Work instruction:
According to the passage on London's lessons for Beijing, what can only larger satellite cities some distance from London do?

By Research Group, DRC

One of the main tasks in promoting the coordinated development of the Beijing-Tianjin-Hebei region and treating big-city maladies is to launch projects to relieve Beijing of functions non-essential to its role as China’s capital. London once faced the similar problems and difficulties as present Beijing. After World War II, London successfully completed the city governance, and gained valuable management experience through reconstruction.

First, the experience of optimizing the urban spatial structure is to make a regional planning, define the boundary lines for urban growth and construct a larger scale metro. Regional planning is the basis of optimization and defining the city growth lines is the key measure to control the sprawl of urban center. Only larger satellite cities with some distance from London can ease the concentration of population and industry.

Second, the experience of promoting the functional dispersal and industrial transformation is to improve the standard of environmental protection and give play to the role of the market. London had taken measures to realize the dispersal of traditional industry through legislative procedures to improve the environmental standard, avoid the weakening of city functions after the dispersal of manufacturing through reforms and encourage the development of financial and creative industries.

Third, the experience of improving the urban management level is using the economic means to regulate the behavior of relevant departments and promote multi-cooperation. Efforts were made to vigorously develop the public transport to alleviate traffic jams, and encourage travel by non-motorized vehicles. In order to realize the regional equalization of public services, it is not only necessary to give play to the role of central government spending, but also necessary to encourage non-governmental entities to participate in relevant projects. The essential issue of environmental governance is to rationalize the rights and duties of various stakeholders, and ensure the implementation of related measures.

London’s experience is of valuable reference to the city layout of Beijing. First, with regard to spatial structure optimization, it is necessary to transform the overall urban planning of Beijing into a metropolitan planning bolstered by legislative measures. In light of the present conditions, we need to encourage the participation of non-governmental entities, and build green belts as soon as possible. We need to construct several satellite cities far away from Beijing with larger size and adequate functions. Second, the government needs to formulate some policies to restrict the increase of non-capital function and encourage industrial transformation, follow market rules, and adopt relevant suggestions raised by industrial sectors. Third, with regard to improving the urban management level, it is suggested to focus on the economic regulation, and attach importance to multi-pronged collaboration.

Entries shown:
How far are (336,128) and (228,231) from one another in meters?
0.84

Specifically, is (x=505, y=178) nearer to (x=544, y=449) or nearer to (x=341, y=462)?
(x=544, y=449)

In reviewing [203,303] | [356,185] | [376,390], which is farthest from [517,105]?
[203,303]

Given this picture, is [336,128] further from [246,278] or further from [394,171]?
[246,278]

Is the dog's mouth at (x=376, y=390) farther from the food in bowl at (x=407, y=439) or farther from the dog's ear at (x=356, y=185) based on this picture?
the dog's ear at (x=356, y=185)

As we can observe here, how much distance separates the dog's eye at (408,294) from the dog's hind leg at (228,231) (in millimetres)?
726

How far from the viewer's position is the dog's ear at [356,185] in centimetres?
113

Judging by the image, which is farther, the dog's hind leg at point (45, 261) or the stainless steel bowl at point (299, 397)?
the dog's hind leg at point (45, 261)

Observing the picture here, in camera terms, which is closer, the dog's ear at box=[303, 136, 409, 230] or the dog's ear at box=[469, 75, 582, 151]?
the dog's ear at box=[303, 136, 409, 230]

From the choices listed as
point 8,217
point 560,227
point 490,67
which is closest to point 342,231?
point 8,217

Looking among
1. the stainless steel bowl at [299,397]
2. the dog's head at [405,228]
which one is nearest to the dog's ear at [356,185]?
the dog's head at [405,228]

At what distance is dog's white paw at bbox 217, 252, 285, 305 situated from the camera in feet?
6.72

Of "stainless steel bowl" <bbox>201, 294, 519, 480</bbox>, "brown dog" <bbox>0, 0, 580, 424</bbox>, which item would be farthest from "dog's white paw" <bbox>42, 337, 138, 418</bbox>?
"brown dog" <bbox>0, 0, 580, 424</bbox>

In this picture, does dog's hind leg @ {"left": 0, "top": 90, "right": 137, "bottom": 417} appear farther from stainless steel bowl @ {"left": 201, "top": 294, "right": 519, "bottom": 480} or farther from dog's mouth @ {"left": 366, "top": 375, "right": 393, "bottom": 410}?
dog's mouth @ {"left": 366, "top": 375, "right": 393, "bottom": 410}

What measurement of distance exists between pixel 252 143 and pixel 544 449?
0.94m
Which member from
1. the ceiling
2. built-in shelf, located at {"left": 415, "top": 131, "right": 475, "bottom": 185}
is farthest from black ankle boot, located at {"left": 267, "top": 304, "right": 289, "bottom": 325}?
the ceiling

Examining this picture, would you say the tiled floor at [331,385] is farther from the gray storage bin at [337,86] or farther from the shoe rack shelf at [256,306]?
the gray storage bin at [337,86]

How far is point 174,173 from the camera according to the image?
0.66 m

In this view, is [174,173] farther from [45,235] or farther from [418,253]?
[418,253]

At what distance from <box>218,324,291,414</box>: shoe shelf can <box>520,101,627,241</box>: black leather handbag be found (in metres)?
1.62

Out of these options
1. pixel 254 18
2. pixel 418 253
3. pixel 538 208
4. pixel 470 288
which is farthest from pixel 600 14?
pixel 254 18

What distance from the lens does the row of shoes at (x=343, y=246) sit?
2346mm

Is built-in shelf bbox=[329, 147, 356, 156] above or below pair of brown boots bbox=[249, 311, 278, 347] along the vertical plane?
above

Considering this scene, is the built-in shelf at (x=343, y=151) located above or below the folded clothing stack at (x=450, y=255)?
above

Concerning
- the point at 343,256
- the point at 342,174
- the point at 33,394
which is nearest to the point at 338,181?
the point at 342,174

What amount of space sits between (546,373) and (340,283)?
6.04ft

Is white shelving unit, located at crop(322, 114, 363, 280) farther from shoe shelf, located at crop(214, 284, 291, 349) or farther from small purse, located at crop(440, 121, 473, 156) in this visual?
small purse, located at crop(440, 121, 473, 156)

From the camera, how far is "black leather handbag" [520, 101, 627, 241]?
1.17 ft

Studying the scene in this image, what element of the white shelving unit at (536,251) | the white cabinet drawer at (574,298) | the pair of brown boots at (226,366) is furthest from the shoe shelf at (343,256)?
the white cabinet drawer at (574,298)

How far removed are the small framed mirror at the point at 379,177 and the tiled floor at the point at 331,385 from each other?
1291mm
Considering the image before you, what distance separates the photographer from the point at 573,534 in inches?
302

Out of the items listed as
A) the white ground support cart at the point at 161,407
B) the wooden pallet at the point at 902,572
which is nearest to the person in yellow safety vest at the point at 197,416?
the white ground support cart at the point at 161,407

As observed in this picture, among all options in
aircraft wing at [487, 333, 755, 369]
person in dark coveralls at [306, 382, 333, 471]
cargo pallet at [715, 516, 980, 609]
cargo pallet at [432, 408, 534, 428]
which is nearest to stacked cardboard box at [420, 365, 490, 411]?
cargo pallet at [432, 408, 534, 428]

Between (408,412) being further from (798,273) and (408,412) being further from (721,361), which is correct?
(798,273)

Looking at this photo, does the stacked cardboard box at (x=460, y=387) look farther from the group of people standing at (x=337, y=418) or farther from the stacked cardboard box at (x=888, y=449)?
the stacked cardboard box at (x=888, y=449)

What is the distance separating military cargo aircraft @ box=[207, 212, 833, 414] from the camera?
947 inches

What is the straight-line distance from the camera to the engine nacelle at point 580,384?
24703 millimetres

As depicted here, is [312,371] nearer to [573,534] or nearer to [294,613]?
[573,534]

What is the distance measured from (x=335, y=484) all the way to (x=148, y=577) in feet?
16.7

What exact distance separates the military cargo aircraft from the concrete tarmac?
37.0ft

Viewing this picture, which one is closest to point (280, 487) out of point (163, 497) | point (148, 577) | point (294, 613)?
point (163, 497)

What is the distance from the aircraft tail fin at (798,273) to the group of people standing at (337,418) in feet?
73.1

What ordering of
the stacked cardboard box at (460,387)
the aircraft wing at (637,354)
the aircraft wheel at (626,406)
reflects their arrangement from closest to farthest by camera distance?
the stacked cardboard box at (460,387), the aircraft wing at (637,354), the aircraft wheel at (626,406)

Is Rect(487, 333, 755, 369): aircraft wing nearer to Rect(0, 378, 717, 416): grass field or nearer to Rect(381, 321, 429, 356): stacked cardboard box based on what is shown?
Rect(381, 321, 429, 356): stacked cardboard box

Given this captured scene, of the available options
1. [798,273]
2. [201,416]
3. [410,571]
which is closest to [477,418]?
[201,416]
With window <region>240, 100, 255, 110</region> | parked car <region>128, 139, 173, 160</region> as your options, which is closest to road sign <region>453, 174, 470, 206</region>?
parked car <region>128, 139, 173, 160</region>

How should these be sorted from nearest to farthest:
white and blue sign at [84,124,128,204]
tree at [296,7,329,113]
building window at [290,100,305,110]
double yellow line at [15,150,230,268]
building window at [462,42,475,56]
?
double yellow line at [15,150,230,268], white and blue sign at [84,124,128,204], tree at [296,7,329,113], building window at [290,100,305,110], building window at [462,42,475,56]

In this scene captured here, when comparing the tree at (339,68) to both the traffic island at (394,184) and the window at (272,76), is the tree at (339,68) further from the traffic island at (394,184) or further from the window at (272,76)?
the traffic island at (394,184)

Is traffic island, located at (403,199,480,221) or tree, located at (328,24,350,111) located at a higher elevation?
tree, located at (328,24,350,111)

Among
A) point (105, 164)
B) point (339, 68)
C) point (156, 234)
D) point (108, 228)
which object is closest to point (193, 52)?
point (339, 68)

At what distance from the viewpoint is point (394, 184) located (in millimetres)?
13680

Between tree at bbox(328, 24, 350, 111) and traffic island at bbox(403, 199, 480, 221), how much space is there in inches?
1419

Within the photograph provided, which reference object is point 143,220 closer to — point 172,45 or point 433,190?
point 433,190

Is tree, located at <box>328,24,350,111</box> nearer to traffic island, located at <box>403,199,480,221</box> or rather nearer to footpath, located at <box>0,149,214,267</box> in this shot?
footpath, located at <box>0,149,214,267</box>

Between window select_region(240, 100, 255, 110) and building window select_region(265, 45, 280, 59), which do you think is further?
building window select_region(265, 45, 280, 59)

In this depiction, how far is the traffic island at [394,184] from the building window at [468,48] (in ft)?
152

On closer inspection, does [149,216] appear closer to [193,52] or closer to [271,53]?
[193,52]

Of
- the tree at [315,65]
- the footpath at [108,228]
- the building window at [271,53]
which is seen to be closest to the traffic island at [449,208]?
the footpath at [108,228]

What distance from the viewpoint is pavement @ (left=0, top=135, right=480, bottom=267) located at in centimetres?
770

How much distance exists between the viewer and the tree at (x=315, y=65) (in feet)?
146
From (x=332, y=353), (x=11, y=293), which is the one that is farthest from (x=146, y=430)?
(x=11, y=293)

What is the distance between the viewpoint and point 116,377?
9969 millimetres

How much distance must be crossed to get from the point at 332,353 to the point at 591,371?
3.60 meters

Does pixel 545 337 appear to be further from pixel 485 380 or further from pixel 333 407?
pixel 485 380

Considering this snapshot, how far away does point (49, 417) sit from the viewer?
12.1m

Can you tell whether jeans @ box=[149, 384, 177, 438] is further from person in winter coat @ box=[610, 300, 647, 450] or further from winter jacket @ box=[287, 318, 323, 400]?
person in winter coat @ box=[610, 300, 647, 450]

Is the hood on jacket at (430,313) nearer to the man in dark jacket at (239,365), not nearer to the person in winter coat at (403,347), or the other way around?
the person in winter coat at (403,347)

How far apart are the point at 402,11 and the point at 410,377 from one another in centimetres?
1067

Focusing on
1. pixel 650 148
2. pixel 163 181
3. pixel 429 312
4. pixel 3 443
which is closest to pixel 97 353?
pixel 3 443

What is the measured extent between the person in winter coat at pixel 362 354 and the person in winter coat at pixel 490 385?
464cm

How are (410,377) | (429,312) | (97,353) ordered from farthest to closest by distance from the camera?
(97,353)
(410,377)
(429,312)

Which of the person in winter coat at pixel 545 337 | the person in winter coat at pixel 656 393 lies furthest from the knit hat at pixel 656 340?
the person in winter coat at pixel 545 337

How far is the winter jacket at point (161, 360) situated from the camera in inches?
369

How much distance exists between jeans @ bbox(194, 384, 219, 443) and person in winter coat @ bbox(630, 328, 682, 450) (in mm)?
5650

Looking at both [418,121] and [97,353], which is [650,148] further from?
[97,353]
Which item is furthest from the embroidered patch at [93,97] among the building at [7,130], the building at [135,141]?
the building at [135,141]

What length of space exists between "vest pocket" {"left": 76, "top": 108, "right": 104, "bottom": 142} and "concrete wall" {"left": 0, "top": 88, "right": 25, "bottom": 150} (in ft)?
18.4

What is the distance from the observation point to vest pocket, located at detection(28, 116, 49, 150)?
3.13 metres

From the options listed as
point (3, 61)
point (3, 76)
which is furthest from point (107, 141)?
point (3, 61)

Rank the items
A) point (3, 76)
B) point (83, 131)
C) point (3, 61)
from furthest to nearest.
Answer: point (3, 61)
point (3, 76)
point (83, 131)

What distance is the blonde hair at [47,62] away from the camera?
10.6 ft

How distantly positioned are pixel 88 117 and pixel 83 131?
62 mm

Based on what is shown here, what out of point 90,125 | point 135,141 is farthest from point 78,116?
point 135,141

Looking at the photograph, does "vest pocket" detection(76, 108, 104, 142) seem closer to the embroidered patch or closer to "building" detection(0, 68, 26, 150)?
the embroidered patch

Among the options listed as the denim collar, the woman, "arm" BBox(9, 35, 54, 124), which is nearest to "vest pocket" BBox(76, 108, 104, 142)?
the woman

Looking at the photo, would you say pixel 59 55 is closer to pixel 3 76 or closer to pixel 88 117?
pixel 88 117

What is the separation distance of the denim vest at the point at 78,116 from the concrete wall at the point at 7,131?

Written answer:
They can ease the concentration of population and industry.